Think Global, Act Local
Unfortunately, most of us know someone who has fought or is fighting cancer. And because most cancer treatments lead to hair loss, knitting chemo caps is a very worthy cause. If you and your friends want to pursue this type of project, get in touch with someone at a local cancer treatment center and ask if hand-knitted caps would be useful for the patients. Some of these centers place a basket of hats in the treatment area, and clients can go through the basket and find a hat that's just right for them. You can knit for children and adults, both female and male.

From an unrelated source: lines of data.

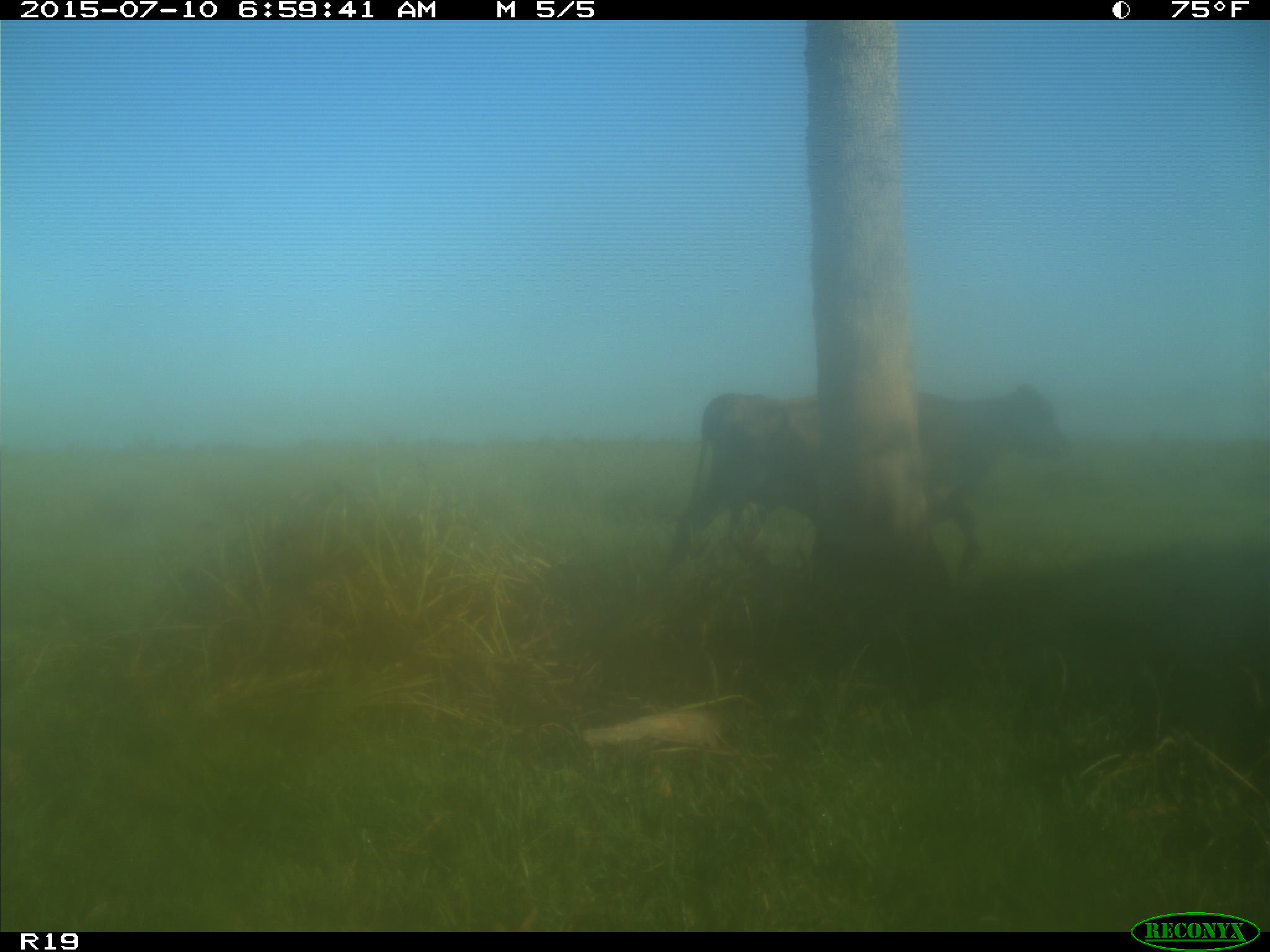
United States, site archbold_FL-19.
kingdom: Animalia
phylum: Chordata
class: Mammalia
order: Artiodactyla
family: Bovidae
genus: Bos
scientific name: Bos taurus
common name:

The most important thing to consider with chemo caps is that the yarn should be very soft since it will be in contact with very sensitive skin. Natural fibers are preferred as opposed to acrylic, and cotton for summer and wool for winter work well. Attach a label to every hat. It can include your name or the name of your organization, perhaps words of encouragement to the recipient, and always, the fiber content of the yarn. Sad as it may seem to the wool lovers among us, many people are allergic to wool, so consider knitting with alpaca, which is lovely, soft and lanolin-free. There are loads of free chemo hat patterns out there, and you can find more than 200 on Ravelry.com.
Donating Your Time
Another way to give with your knitting is to teach others the craft. The therapeutic nature of knitting can benefit prison inmates, homeless women and troubled teens. It can also be taught to young people. Check with your local schools and youth groups to see if you can schedule classes for once or twice a month. And perhaps you can join forces with a local yarn shop or distributor to help with the cost of supplies. For more ideas, check out KnittingforCharity.org.